Like most authors' early novels, Ivy Pochoda has decided to set her story within the confines of a familiar town. Red Hook, a small docklands in Brooklyn, is the backdrop of Pochoda's tale of diverse characters and small town community life, which together get caught up in an intertwining murder mystery that reeks of omission.
Two rather adventurously frustrated teenage girls decide to raft out into the bay, in protest to the boring options their lives appear to offer. Such a rebellious action soon turns sour, as one is washed up upon the shore, only to be discovered rather suspiciously by her music teacher. The other less adventurous girl called June remains missing. Thus the usual story tact where everybody's a suspect begins.
The story is a safe one. No doubt if you're a fan of crime dramas, then you have been taken on this journey before; pasts that come back to haunt the protagonists, with everyone in town has a connection to the victim, along with other various twists that one would expect to find, resulting in a cliché novel of the genre.

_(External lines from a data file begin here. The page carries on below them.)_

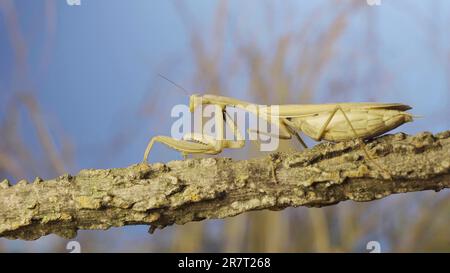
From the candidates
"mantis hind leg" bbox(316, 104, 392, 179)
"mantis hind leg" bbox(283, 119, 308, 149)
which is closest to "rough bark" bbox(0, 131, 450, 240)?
"mantis hind leg" bbox(316, 104, 392, 179)

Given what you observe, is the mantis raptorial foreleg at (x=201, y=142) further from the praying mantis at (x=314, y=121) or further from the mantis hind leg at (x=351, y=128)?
the mantis hind leg at (x=351, y=128)

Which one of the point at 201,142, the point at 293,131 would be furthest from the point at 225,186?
the point at 293,131

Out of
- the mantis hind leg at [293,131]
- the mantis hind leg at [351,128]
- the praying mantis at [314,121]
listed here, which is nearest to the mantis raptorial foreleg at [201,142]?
the praying mantis at [314,121]

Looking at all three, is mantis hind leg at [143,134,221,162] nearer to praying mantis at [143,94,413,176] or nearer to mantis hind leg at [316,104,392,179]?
praying mantis at [143,94,413,176]

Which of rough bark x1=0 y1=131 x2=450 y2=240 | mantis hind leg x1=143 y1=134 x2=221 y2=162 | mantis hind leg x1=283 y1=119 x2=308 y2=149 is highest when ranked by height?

It is however, the books ease of flow that captures. Being a bit of a sucker for such fluid prose, it is certainly evident that Pochoda's first love is poetry. Combine this with the interactions between each of the characters bouncing back and forth with the ferocity of a heated squash ball, echoes of the authors studied and professional past reverberate throughout the pages. This helps to keep the book intelligently shifting its pace to match the stories mood and keeps the pages turning.
Red Hook's community is as diverse as it is solitary. Despite being a town on the edge of New York, this bay of Brooklyn, is portrayed as a rotting once success, with all of characters lives matching that same decay. The dealings with the tragedy within the first few chapters, reminded me so much of Twin Peaks; a good thing, as I happen to love that television show! Very much in the same guise as David Lynch's Community Opera, the inhabitants each have some degree of connection to the murder and the victim, appearing to be huddled close together. But with Pochoda's clever prose, it soon becomes evident that between each of the characters there lays a gulf of isolation. This makes for potential depth within the story, but is regrettably never fully explored.
What is an interesting device are the visitations of various ghosts. These help to expand and enumerate each of Pochoda's characters and the various networks that attach them. Without ruining too much of the story's structure; these apparitions are fascinations all within themselves and after each visit, it appears that the story is hitched up a level changing the stories pitch which, rather fascinatingly, I found that my reading became quicker, matching each of the newly introduced elevations.
Pochoda's prose and storytelling skill has managed with a clear and beautiful tact, to turn the town of Red Hook into the most fascinating character within the book. This makes the story both enchanting and tangible. Resulting in Visitation Street being worthy of the read.